Integrity in scientific publication
School of Dentistry, São Paulo State University (UNESP - Univ Estadual Paulista), São José dos Campos, São Paulo State, Brazil
Correspondence to Correspondence to: Sigmar de Mello Rode Faculdade de Odontologia de São José dos Campos, UNESP Av. Engenheiro Francisco José Longo, 777 São José dos Campos, SP, 12201-970, Brasil Phone: +55 12 3921 8166. Fax: +55 12 3921 2036 Email: firstname.lastname@example.org.
Each and every scientific journal is concerned about the possibility of publishing papers that contain manipulation or fabrication of data, which generates false premises. Moreover, the unreferenced copying of data or text from other authors and dual publication are unacceptable.
Plagiarism comprises appropriation of the work, ideas, or words without proper acknowledgment, whereas self-plagiarism is the duplicate publication of an article in more than one journal. Plagiarism is a ghost that haunts editors of scientific journals. Because of the exponential increase of scientific article production, it is really hard to detect precisely such misconduct. In addition, the same digital media that facilitates the wrongful appropriation by "copy/paste" is essential to compare texts and to verify the fraud.

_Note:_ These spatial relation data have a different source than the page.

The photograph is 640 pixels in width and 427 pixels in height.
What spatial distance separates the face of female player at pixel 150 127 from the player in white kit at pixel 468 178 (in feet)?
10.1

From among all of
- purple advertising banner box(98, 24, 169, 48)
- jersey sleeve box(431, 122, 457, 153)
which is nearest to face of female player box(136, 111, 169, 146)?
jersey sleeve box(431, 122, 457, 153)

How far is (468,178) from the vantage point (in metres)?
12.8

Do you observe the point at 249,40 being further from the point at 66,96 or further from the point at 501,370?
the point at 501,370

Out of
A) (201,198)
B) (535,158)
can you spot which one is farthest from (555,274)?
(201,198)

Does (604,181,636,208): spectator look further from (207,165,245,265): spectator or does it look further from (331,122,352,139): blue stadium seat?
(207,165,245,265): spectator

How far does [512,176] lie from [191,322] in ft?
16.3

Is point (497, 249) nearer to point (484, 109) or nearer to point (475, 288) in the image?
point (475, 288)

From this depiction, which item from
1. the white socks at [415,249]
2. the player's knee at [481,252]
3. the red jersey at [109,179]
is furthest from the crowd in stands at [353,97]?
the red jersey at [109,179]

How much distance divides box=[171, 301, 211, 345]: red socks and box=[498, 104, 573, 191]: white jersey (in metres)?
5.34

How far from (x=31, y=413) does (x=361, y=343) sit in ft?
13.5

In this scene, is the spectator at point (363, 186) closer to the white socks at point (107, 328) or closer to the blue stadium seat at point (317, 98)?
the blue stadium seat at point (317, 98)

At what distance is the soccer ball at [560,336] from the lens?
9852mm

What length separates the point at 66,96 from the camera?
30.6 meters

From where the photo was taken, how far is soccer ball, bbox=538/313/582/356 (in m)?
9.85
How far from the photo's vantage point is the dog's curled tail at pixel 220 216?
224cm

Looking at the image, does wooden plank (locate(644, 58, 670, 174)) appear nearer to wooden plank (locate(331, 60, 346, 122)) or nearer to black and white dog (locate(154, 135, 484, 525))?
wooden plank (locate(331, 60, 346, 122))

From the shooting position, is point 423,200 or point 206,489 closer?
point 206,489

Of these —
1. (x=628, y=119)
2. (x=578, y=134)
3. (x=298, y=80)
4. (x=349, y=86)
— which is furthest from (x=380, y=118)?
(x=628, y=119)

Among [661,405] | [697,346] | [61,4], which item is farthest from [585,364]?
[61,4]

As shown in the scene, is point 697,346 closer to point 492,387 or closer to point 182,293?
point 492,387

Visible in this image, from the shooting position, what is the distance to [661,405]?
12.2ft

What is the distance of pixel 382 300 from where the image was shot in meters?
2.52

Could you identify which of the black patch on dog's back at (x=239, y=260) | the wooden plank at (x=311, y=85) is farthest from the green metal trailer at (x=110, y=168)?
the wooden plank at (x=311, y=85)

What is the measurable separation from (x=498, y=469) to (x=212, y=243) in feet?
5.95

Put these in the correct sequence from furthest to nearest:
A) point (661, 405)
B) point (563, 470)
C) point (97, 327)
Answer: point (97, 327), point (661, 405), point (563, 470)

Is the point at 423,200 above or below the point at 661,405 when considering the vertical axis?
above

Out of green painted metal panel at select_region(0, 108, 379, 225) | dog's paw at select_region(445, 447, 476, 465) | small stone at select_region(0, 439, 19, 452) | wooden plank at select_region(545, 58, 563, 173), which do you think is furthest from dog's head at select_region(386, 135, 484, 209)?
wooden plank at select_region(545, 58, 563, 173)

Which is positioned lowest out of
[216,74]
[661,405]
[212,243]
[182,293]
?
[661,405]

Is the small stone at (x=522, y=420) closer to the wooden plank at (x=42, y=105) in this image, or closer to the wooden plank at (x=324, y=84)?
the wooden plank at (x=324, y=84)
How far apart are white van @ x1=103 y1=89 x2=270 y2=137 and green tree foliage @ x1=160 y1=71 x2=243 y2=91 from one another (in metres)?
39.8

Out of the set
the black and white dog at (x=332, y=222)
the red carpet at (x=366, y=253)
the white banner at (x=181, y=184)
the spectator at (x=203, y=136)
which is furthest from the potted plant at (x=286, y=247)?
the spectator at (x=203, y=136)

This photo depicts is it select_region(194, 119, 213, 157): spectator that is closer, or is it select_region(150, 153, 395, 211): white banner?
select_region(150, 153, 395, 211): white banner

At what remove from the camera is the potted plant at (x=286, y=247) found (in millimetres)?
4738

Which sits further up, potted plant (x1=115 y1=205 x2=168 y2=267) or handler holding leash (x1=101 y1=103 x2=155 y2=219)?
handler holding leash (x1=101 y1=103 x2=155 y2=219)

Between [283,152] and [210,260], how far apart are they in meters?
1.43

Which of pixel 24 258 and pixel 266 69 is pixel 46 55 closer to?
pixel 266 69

The instructions to the authors of each journal must be clear regarding such misconducts. There is no doubt that the work of a reliable reviewer may minimize the problem but does not eliminate it, especially because the pressure for publication makes plagiarism more and more frequent, particularly, but not only, among inexperienced authors.
In 2010, The Singapore Statement on Research Integrity was published. It states that: "the value and benefits of research are vitally dependent on the integrity of research. While there can be and are national and disciplinary differences in the way research is organized and conducted, there are also principles and professional responsibilities that are fundamental to the integrity of research wherever it is undertaken" (http://www.singaporestatement.org/statement.html).
Furthermore, it is noteworthy the work of The Committee on Publication Ethics (COPE), which comprises a forum for editors and publishers of peer-reviewed journals to discuss all aspects of publication ethics (http://publicationethics.org). COPE advises editors on how to handle cases of research and publication misconduct, and also provides detailed flowcharts on how to manage issues of potential ethical breaches.
Prominent universities and research institutions are facing the problem, and together with professional entities and governmental organs should create groups, committees, and associations to control and judge future cases of misconduct. Common sense and ethical behavior in scientific research and publication should always guide the researcher to avoid misconduct or even the production of irrelevant studies that only aim at increasing the number of publications.
Received: April 3, 2011.
Accepted: April 5, 2011.
Full paper published online: May 31, 2011.